G.N. Pospelov: “The story is a small epic genre form fiction- small in terms of the volume of life phenomena depicted, and hence in terms of the volume of text, prose work. <...>There is another type of small prose genre- short story. Apparently, it would be more correct to understand the story as a small prose form in general and to distinguish among stories works of the essay (descriptive-narrative) type and the short story (conflict-narrative) type" (Pospelov G.N. Story // Literary Encyclopedic Dictionary).

Yu. Nagibin: “The story is one-line, it has one dramatic knot, one conflict” (Nagibin Yu. Not someone else’s craft).

V.P. Skobelev: “A story (short story) is an intensive type of organization of artistic time and space, presupposing a centripetal concentration of action, during which a test is carried out, testing the hero or any significant phenomenon in general with the help of one or several homogeneous situations. So the reader's attention is reduced to the decisive moments in life actor or phenomena in general. Hence the concentration of plot-compositional unity, the one-dimensionality of the speech style and the small (against the background of the novel and story) volume as a result of this concentration” (Skobelev V.P. Poetics of the Story).

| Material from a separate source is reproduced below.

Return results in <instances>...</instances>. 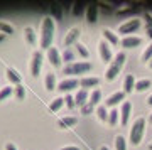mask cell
Listing matches in <instances>:
<instances>
[{"mask_svg": "<svg viewBox=\"0 0 152 150\" xmlns=\"http://www.w3.org/2000/svg\"><path fill=\"white\" fill-rule=\"evenodd\" d=\"M103 37H105V41H108V42L113 44V46L118 44V37H117V34L112 32V31H108V29H105V31H103Z\"/></svg>", "mask_w": 152, "mask_h": 150, "instance_id": "20", "label": "cell"}, {"mask_svg": "<svg viewBox=\"0 0 152 150\" xmlns=\"http://www.w3.org/2000/svg\"><path fill=\"white\" fill-rule=\"evenodd\" d=\"M71 59H73V52L69 51V47H66V49H64V54H63V61L69 63Z\"/></svg>", "mask_w": 152, "mask_h": 150, "instance_id": "35", "label": "cell"}, {"mask_svg": "<svg viewBox=\"0 0 152 150\" xmlns=\"http://www.w3.org/2000/svg\"><path fill=\"white\" fill-rule=\"evenodd\" d=\"M124 63H125V52H118L115 56V59L112 61V66H110L108 69H107V73H105L107 81H113L115 78H117V74L120 73L122 66H124Z\"/></svg>", "mask_w": 152, "mask_h": 150, "instance_id": "2", "label": "cell"}, {"mask_svg": "<svg viewBox=\"0 0 152 150\" xmlns=\"http://www.w3.org/2000/svg\"><path fill=\"white\" fill-rule=\"evenodd\" d=\"M7 79L9 81H12L14 84H20V74L17 73L15 69H7Z\"/></svg>", "mask_w": 152, "mask_h": 150, "instance_id": "19", "label": "cell"}, {"mask_svg": "<svg viewBox=\"0 0 152 150\" xmlns=\"http://www.w3.org/2000/svg\"><path fill=\"white\" fill-rule=\"evenodd\" d=\"M56 76L53 74V73H49L48 76H46V90L48 91H53V90H56Z\"/></svg>", "mask_w": 152, "mask_h": 150, "instance_id": "21", "label": "cell"}, {"mask_svg": "<svg viewBox=\"0 0 152 150\" xmlns=\"http://www.w3.org/2000/svg\"><path fill=\"white\" fill-rule=\"evenodd\" d=\"M149 150H152V143H151V145H149Z\"/></svg>", "mask_w": 152, "mask_h": 150, "instance_id": "46", "label": "cell"}, {"mask_svg": "<svg viewBox=\"0 0 152 150\" xmlns=\"http://www.w3.org/2000/svg\"><path fill=\"white\" fill-rule=\"evenodd\" d=\"M147 105H151V106H152V95H151L149 98H147Z\"/></svg>", "mask_w": 152, "mask_h": 150, "instance_id": "41", "label": "cell"}, {"mask_svg": "<svg viewBox=\"0 0 152 150\" xmlns=\"http://www.w3.org/2000/svg\"><path fill=\"white\" fill-rule=\"evenodd\" d=\"M124 100H125V93L124 91H117V93H113V95L107 100L105 106H115V105H118V103L124 101Z\"/></svg>", "mask_w": 152, "mask_h": 150, "instance_id": "13", "label": "cell"}, {"mask_svg": "<svg viewBox=\"0 0 152 150\" xmlns=\"http://www.w3.org/2000/svg\"><path fill=\"white\" fill-rule=\"evenodd\" d=\"M100 79L98 78H83L80 81V86H81L83 90H88V88H93V86H98Z\"/></svg>", "mask_w": 152, "mask_h": 150, "instance_id": "17", "label": "cell"}, {"mask_svg": "<svg viewBox=\"0 0 152 150\" xmlns=\"http://www.w3.org/2000/svg\"><path fill=\"white\" fill-rule=\"evenodd\" d=\"M5 150H17V149H15V145H12V143H7V145H5Z\"/></svg>", "mask_w": 152, "mask_h": 150, "instance_id": "39", "label": "cell"}, {"mask_svg": "<svg viewBox=\"0 0 152 150\" xmlns=\"http://www.w3.org/2000/svg\"><path fill=\"white\" fill-rule=\"evenodd\" d=\"M139 27H140V20H139V19H132V20L125 22V24H122V25H120L118 32L124 34V36H129V34L135 32Z\"/></svg>", "mask_w": 152, "mask_h": 150, "instance_id": "5", "label": "cell"}, {"mask_svg": "<svg viewBox=\"0 0 152 150\" xmlns=\"http://www.w3.org/2000/svg\"><path fill=\"white\" fill-rule=\"evenodd\" d=\"M61 150H80L78 147H64V149H61Z\"/></svg>", "mask_w": 152, "mask_h": 150, "instance_id": "40", "label": "cell"}, {"mask_svg": "<svg viewBox=\"0 0 152 150\" xmlns=\"http://www.w3.org/2000/svg\"><path fill=\"white\" fill-rule=\"evenodd\" d=\"M48 59H49V63L54 66V68H58V66L61 64L59 52H58V49H56V47H49L48 49Z\"/></svg>", "mask_w": 152, "mask_h": 150, "instance_id": "12", "label": "cell"}, {"mask_svg": "<svg viewBox=\"0 0 152 150\" xmlns=\"http://www.w3.org/2000/svg\"><path fill=\"white\" fill-rule=\"evenodd\" d=\"M135 83L137 81L134 79V74H129L125 78V81H124V93L125 95H129V93H132L135 90Z\"/></svg>", "mask_w": 152, "mask_h": 150, "instance_id": "15", "label": "cell"}, {"mask_svg": "<svg viewBox=\"0 0 152 150\" xmlns=\"http://www.w3.org/2000/svg\"><path fill=\"white\" fill-rule=\"evenodd\" d=\"M144 19H145V24H147V29H152V17L149 15V14H145L144 15Z\"/></svg>", "mask_w": 152, "mask_h": 150, "instance_id": "38", "label": "cell"}, {"mask_svg": "<svg viewBox=\"0 0 152 150\" xmlns=\"http://www.w3.org/2000/svg\"><path fill=\"white\" fill-rule=\"evenodd\" d=\"M100 98H102V91H100V90H95V91L91 93L90 100H88V103H91L93 106H96L98 101H100Z\"/></svg>", "mask_w": 152, "mask_h": 150, "instance_id": "26", "label": "cell"}, {"mask_svg": "<svg viewBox=\"0 0 152 150\" xmlns=\"http://www.w3.org/2000/svg\"><path fill=\"white\" fill-rule=\"evenodd\" d=\"M0 32L4 34H14V27L5 24V22H0Z\"/></svg>", "mask_w": 152, "mask_h": 150, "instance_id": "30", "label": "cell"}, {"mask_svg": "<svg viewBox=\"0 0 152 150\" xmlns=\"http://www.w3.org/2000/svg\"><path fill=\"white\" fill-rule=\"evenodd\" d=\"M90 69H91V64L83 61V63H73V64L66 66L64 73L66 74H83V73H88Z\"/></svg>", "mask_w": 152, "mask_h": 150, "instance_id": "4", "label": "cell"}, {"mask_svg": "<svg viewBox=\"0 0 152 150\" xmlns=\"http://www.w3.org/2000/svg\"><path fill=\"white\" fill-rule=\"evenodd\" d=\"M100 150H108V149H107V147H102V149H100Z\"/></svg>", "mask_w": 152, "mask_h": 150, "instance_id": "44", "label": "cell"}, {"mask_svg": "<svg viewBox=\"0 0 152 150\" xmlns=\"http://www.w3.org/2000/svg\"><path fill=\"white\" fill-rule=\"evenodd\" d=\"M96 115L102 122H108V113H107V106H98L96 108Z\"/></svg>", "mask_w": 152, "mask_h": 150, "instance_id": "28", "label": "cell"}, {"mask_svg": "<svg viewBox=\"0 0 152 150\" xmlns=\"http://www.w3.org/2000/svg\"><path fill=\"white\" fill-rule=\"evenodd\" d=\"M76 86H80V81L78 79H64V81H61L59 84H58V90H59L61 93H66V91L75 90Z\"/></svg>", "mask_w": 152, "mask_h": 150, "instance_id": "11", "label": "cell"}, {"mask_svg": "<svg viewBox=\"0 0 152 150\" xmlns=\"http://www.w3.org/2000/svg\"><path fill=\"white\" fill-rule=\"evenodd\" d=\"M142 39L140 37H135V36H127L125 39L120 41V46L125 49H130V47H137V46H140Z\"/></svg>", "mask_w": 152, "mask_h": 150, "instance_id": "9", "label": "cell"}, {"mask_svg": "<svg viewBox=\"0 0 152 150\" xmlns=\"http://www.w3.org/2000/svg\"><path fill=\"white\" fill-rule=\"evenodd\" d=\"M151 59H152V44L144 51V54H142V61H151Z\"/></svg>", "mask_w": 152, "mask_h": 150, "instance_id": "33", "label": "cell"}, {"mask_svg": "<svg viewBox=\"0 0 152 150\" xmlns=\"http://www.w3.org/2000/svg\"><path fill=\"white\" fill-rule=\"evenodd\" d=\"M118 117H120L118 110H112V111H108V125L115 127V125H117V122H118Z\"/></svg>", "mask_w": 152, "mask_h": 150, "instance_id": "23", "label": "cell"}, {"mask_svg": "<svg viewBox=\"0 0 152 150\" xmlns=\"http://www.w3.org/2000/svg\"><path fill=\"white\" fill-rule=\"evenodd\" d=\"M54 20L51 17H44L42 19V25H41V47L49 49L54 39Z\"/></svg>", "mask_w": 152, "mask_h": 150, "instance_id": "1", "label": "cell"}, {"mask_svg": "<svg viewBox=\"0 0 152 150\" xmlns=\"http://www.w3.org/2000/svg\"><path fill=\"white\" fill-rule=\"evenodd\" d=\"M130 111H132V105L130 101H124L120 106V125L125 127L129 123V118H130Z\"/></svg>", "mask_w": 152, "mask_h": 150, "instance_id": "7", "label": "cell"}, {"mask_svg": "<svg viewBox=\"0 0 152 150\" xmlns=\"http://www.w3.org/2000/svg\"><path fill=\"white\" fill-rule=\"evenodd\" d=\"M149 66H151V68H152V59H151V63H149Z\"/></svg>", "mask_w": 152, "mask_h": 150, "instance_id": "47", "label": "cell"}, {"mask_svg": "<svg viewBox=\"0 0 152 150\" xmlns=\"http://www.w3.org/2000/svg\"><path fill=\"white\" fill-rule=\"evenodd\" d=\"M4 39H5V37H4V34H0V42H2V41H4Z\"/></svg>", "mask_w": 152, "mask_h": 150, "instance_id": "43", "label": "cell"}, {"mask_svg": "<svg viewBox=\"0 0 152 150\" xmlns=\"http://www.w3.org/2000/svg\"><path fill=\"white\" fill-rule=\"evenodd\" d=\"M147 36H149V37L152 39V29H147Z\"/></svg>", "mask_w": 152, "mask_h": 150, "instance_id": "42", "label": "cell"}, {"mask_svg": "<svg viewBox=\"0 0 152 150\" xmlns=\"http://www.w3.org/2000/svg\"><path fill=\"white\" fill-rule=\"evenodd\" d=\"M76 122H78V118H76V117H66V118H61V120H59V127H61V128H69V127L76 125Z\"/></svg>", "mask_w": 152, "mask_h": 150, "instance_id": "18", "label": "cell"}, {"mask_svg": "<svg viewBox=\"0 0 152 150\" xmlns=\"http://www.w3.org/2000/svg\"><path fill=\"white\" fill-rule=\"evenodd\" d=\"M147 88H151V81L149 79H140L135 83V91H144Z\"/></svg>", "mask_w": 152, "mask_h": 150, "instance_id": "25", "label": "cell"}, {"mask_svg": "<svg viewBox=\"0 0 152 150\" xmlns=\"http://www.w3.org/2000/svg\"><path fill=\"white\" fill-rule=\"evenodd\" d=\"M80 34H81V31L78 29V27H73L69 32L66 34V37H64V46L66 47H69L71 44H75L78 39H80Z\"/></svg>", "mask_w": 152, "mask_h": 150, "instance_id": "10", "label": "cell"}, {"mask_svg": "<svg viewBox=\"0 0 152 150\" xmlns=\"http://www.w3.org/2000/svg\"><path fill=\"white\" fill-rule=\"evenodd\" d=\"M15 96H17V100H24V98H26V90H24V86H20V84L15 86Z\"/></svg>", "mask_w": 152, "mask_h": 150, "instance_id": "31", "label": "cell"}, {"mask_svg": "<svg viewBox=\"0 0 152 150\" xmlns=\"http://www.w3.org/2000/svg\"><path fill=\"white\" fill-rule=\"evenodd\" d=\"M41 68H42V54L36 51L32 54V64H31V73H32V78H37L39 73H41Z\"/></svg>", "mask_w": 152, "mask_h": 150, "instance_id": "6", "label": "cell"}, {"mask_svg": "<svg viewBox=\"0 0 152 150\" xmlns=\"http://www.w3.org/2000/svg\"><path fill=\"white\" fill-rule=\"evenodd\" d=\"M149 122H151V123H152V115H151V117H149Z\"/></svg>", "mask_w": 152, "mask_h": 150, "instance_id": "45", "label": "cell"}, {"mask_svg": "<svg viewBox=\"0 0 152 150\" xmlns=\"http://www.w3.org/2000/svg\"><path fill=\"white\" fill-rule=\"evenodd\" d=\"M86 20L90 22V24H95V22L98 20V9H96L95 4L86 7Z\"/></svg>", "mask_w": 152, "mask_h": 150, "instance_id": "14", "label": "cell"}, {"mask_svg": "<svg viewBox=\"0 0 152 150\" xmlns=\"http://www.w3.org/2000/svg\"><path fill=\"white\" fill-rule=\"evenodd\" d=\"M75 103L76 105H78V106H85V105H86L88 103V93H86V90H80V91L76 93V96H75Z\"/></svg>", "mask_w": 152, "mask_h": 150, "instance_id": "16", "label": "cell"}, {"mask_svg": "<svg viewBox=\"0 0 152 150\" xmlns=\"http://www.w3.org/2000/svg\"><path fill=\"white\" fill-rule=\"evenodd\" d=\"M24 36H26V39H27V42L31 44V46H34V44H36V34H34L32 27H26Z\"/></svg>", "mask_w": 152, "mask_h": 150, "instance_id": "22", "label": "cell"}, {"mask_svg": "<svg viewBox=\"0 0 152 150\" xmlns=\"http://www.w3.org/2000/svg\"><path fill=\"white\" fill-rule=\"evenodd\" d=\"M10 93H12V88H10V86L2 88V90H0V101H2V100H5L7 96H10Z\"/></svg>", "mask_w": 152, "mask_h": 150, "instance_id": "32", "label": "cell"}, {"mask_svg": "<svg viewBox=\"0 0 152 150\" xmlns=\"http://www.w3.org/2000/svg\"><path fill=\"white\" fill-rule=\"evenodd\" d=\"M91 111H93V105H91V103H86V105L81 108V113H83V115H90Z\"/></svg>", "mask_w": 152, "mask_h": 150, "instance_id": "36", "label": "cell"}, {"mask_svg": "<svg viewBox=\"0 0 152 150\" xmlns=\"http://www.w3.org/2000/svg\"><path fill=\"white\" fill-rule=\"evenodd\" d=\"M144 130H145V120L144 118H137L130 128V143L139 145L142 137H144Z\"/></svg>", "mask_w": 152, "mask_h": 150, "instance_id": "3", "label": "cell"}, {"mask_svg": "<svg viewBox=\"0 0 152 150\" xmlns=\"http://www.w3.org/2000/svg\"><path fill=\"white\" fill-rule=\"evenodd\" d=\"M64 103H66V106L68 108H73L76 105L75 103V98L71 96V95H66V98H64Z\"/></svg>", "mask_w": 152, "mask_h": 150, "instance_id": "34", "label": "cell"}, {"mask_svg": "<svg viewBox=\"0 0 152 150\" xmlns=\"http://www.w3.org/2000/svg\"><path fill=\"white\" fill-rule=\"evenodd\" d=\"M73 14H75V15H78V14H81V4H78V2H76V4H75V7H73Z\"/></svg>", "mask_w": 152, "mask_h": 150, "instance_id": "37", "label": "cell"}, {"mask_svg": "<svg viewBox=\"0 0 152 150\" xmlns=\"http://www.w3.org/2000/svg\"><path fill=\"white\" fill-rule=\"evenodd\" d=\"M63 105H64V98H56V100H53V101H51L49 110H51V111H58Z\"/></svg>", "mask_w": 152, "mask_h": 150, "instance_id": "24", "label": "cell"}, {"mask_svg": "<svg viewBox=\"0 0 152 150\" xmlns=\"http://www.w3.org/2000/svg\"><path fill=\"white\" fill-rule=\"evenodd\" d=\"M98 49H100V56H102V61H103L105 64L113 61V59H112V51H110L108 44L105 42V41H102V42L98 44Z\"/></svg>", "mask_w": 152, "mask_h": 150, "instance_id": "8", "label": "cell"}, {"mask_svg": "<svg viewBox=\"0 0 152 150\" xmlns=\"http://www.w3.org/2000/svg\"><path fill=\"white\" fill-rule=\"evenodd\" d=\"M115 149L117 150H127V143H125V138L122 135L115 137Z\"/></svg>", "mask_w": 152, "mask_h": 150, "instance_id": "27", "label": "cell"}, {"mask_svg": "<svg viewBox=\"0 0 152 150\" xmlns=\"http://www.w3.org/2000/svg\"><path fill=\"white\" fill-rule=\"evenodd\" d=\"M76 51L80 52V56H81V58H88V56H90V52H88V49L85 47V46H83L81 42H76Z\"/></svg>", "mask_w": 152, "mask_h": 150, "instance_id": "29", "label": "cell"}]
</instances>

The history of the genre. The appearance of the first works with the subtitle “story” in the mid-1820s and the consolidation of this definition for narrative works small form from the mid-1840s (see in detail about the history of the genre and term in the works of E. Shubin, A.V. Luzhanovsky, etc.). Active development of small prose genres in the mid-1840s. The connection between the emergence of the genre and its development with the history of realism in Russian literature. “Belkin’s Tales” by A.S. Pushkin and “Evenings on a Farm near Dikanka” by N.V. Gogol as important point in the history of Russian short story. The great role of I.S. Turgenev’s “Notes of a Hunter” in the formation of the genre (see the article by V.G. Belinsky “A Look at Russian Literature of 1847,” where the author wrote that the story, which had long existed in literature as the “younger brother” of the story, received the right to an independent genre).

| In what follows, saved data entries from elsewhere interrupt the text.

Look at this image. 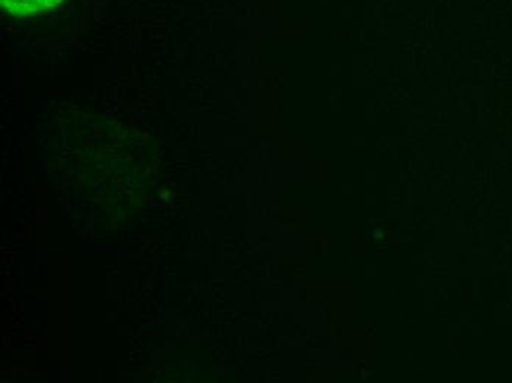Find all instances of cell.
Wrapping results in <instances>:
<instances>
[{
  "label": "cell",
  "instance_id": "6da1fadb",
  "mask_svg": "<svg viewBox=\"0 0 512 383\" xmlns=\"http://www.w3.org/2000/svg\"><path fill=\"white\" fill-rule=\"evenodd\" d=\"M59 0H2L3 6L11 14L26 15L36 14L49 6L55 5Z\"/></svg>",
  "mask_w": 512,
  "mask_h": 383
}]
</instances>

The story in the works of L.N. Tolstoy, A.P. Chekhov, I.A. Bunin and others. The genre was widespread in the literature of the Silver Age. The fate of the story and the metamorphoses of this genre in the literature of the 20th – early 21st centuries.

Topic 2. E. Zamyatin – short story writer.

E. Zamyatin as one of the brightest representatives of small epic genre in literature of the 20th century, a talented experimental writer. Autobiography of a writer. Polytechnic education and its role in the life and work of E. Zamyatin. Passion for the ideas of socialism and direct participation in revolutionary events in Russia.

E. Zamyatin’s appeal to the short story genre at the beginning of the twentieth century. The motif of district Rus' is the main one in his work. The satirical nature of creativity, traditions of N.V. Gogol, M.E. Saltykov-Shchedrin, N.S. Leskov. The northern theme in the writer’s works (stories “Africa”, “North”, “Yola”).

A business trip to England in 1916 and its role in the life and work of E. Zamyatin. Criticism of English bourgeois society and Western rationalism in the spirit of O. Spengler (story “The Fisher of Men”). Passion for modernism.

E. Zamyatin and the revolution of 1917. Educational practice, participation in many cultural projects Soviet Russia. Theoretical works by E. Zamyatin on neorealism and expressionism (“About synthetism”, “I’m afraid”, “New Russian prose”, “On literature, revolution, entropy and other things”). The main thing in the style: emphasized rationalism, geometry of form, distortion of the image, the use of the grotesque, tragic irony: “synthetic image in symbolism, synthesized everyday life, synthesis of fiction and everyday life, experience of artistic and philosophical synthesis” (“New Russian Prose”).

The embodiment of the basic principles of new poetics in his short stories (“Cave”, “Rus”, “Dragon”, “Mamai”, “The Story of the Most Important Thing”, “Yola”, etc.). Interest in science fiction. The influence of H. Wells and A. France on the work of E. Zamyatin. Latest literature about Zamyatin.